Le politiche sanitarie che investono massicciamente sulla prevenzione della disabilità si sviluppano sempre più. Si argomenta che costerebbe molto meno che farsi carico della persona disabile per tutta la durata della sua vita. Di fatto, non si tratta di una “prevenzione della disabilità”, ma di “evitare” la disabilità, ovvero di eliminare il disabile.
Di fronte a questo, i professionisti sanitari hanno il diritto di ricorrere all’obiezione di coscienza e di rifiutarsi di applicare metodi che sanno che in caso di determinati risultati sfoceranno in un aborto.
Quanto ai genitori del feto, serve il loro consenso libero e informato per realizzare le tecniche invasive, a cui hanno tutto il diritto di opporsi.

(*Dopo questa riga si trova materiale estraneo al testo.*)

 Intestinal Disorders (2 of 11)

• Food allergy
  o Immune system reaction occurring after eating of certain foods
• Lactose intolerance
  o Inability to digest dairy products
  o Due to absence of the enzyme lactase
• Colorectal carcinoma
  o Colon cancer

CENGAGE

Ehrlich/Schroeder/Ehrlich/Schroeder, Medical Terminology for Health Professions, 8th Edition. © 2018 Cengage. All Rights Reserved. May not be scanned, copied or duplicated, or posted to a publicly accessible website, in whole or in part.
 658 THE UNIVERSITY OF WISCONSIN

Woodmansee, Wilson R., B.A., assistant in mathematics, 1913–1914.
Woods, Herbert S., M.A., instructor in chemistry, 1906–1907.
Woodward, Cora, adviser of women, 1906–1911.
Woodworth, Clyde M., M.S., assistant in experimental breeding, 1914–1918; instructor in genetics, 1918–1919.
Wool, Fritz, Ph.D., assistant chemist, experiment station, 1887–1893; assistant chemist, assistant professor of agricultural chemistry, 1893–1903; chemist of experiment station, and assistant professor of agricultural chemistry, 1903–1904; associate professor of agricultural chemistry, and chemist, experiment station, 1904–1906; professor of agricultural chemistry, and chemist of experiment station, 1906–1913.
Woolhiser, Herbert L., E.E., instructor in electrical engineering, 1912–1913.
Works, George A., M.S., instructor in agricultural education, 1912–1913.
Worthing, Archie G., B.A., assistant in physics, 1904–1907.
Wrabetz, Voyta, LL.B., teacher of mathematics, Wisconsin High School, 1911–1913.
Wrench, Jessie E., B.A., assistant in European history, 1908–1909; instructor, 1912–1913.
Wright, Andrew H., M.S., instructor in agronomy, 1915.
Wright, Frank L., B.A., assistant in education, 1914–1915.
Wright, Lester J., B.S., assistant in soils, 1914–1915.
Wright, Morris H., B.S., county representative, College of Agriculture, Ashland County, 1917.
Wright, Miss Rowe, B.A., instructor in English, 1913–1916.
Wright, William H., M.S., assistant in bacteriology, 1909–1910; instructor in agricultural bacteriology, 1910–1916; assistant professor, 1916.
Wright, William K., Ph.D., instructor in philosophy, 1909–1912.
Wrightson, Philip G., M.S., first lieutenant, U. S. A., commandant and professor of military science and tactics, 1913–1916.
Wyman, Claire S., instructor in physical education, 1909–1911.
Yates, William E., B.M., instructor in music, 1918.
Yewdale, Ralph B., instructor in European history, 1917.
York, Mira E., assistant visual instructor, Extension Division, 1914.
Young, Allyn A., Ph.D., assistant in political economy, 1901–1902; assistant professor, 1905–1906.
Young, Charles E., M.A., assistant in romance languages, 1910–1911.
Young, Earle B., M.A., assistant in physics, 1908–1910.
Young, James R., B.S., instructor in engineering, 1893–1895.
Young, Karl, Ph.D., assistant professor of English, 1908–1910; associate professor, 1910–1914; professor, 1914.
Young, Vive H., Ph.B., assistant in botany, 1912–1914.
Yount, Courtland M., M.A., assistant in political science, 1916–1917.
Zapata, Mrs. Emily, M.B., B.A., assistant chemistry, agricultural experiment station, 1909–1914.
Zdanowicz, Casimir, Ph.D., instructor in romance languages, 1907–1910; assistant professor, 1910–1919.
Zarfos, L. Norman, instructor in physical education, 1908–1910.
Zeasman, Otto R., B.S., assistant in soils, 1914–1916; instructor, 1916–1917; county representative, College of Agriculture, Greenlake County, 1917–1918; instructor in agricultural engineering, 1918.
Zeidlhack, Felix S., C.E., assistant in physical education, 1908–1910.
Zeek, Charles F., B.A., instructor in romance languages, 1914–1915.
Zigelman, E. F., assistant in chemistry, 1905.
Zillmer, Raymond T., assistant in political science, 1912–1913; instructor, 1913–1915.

La Donum vitae afferma che “si deve condannare, come violazione del diritto alla vita nei confronti del nascituro e come prevaricazione sui diritti e doveri prioritari dei coniugi, una direttiva o un programma delle autorità civili e sanitarie o di organizzazioni scientifiche che, in qualsiasi modo, favorisse la connessione tra diagnosi prenatale e aborto oppure addirittura inducesse le donne gestanti a sottoporsi alla diagnosi prenatale pianificata allo scopo di eliminare i feti affetti o portatori di malformazioni o malattie ereditarie”.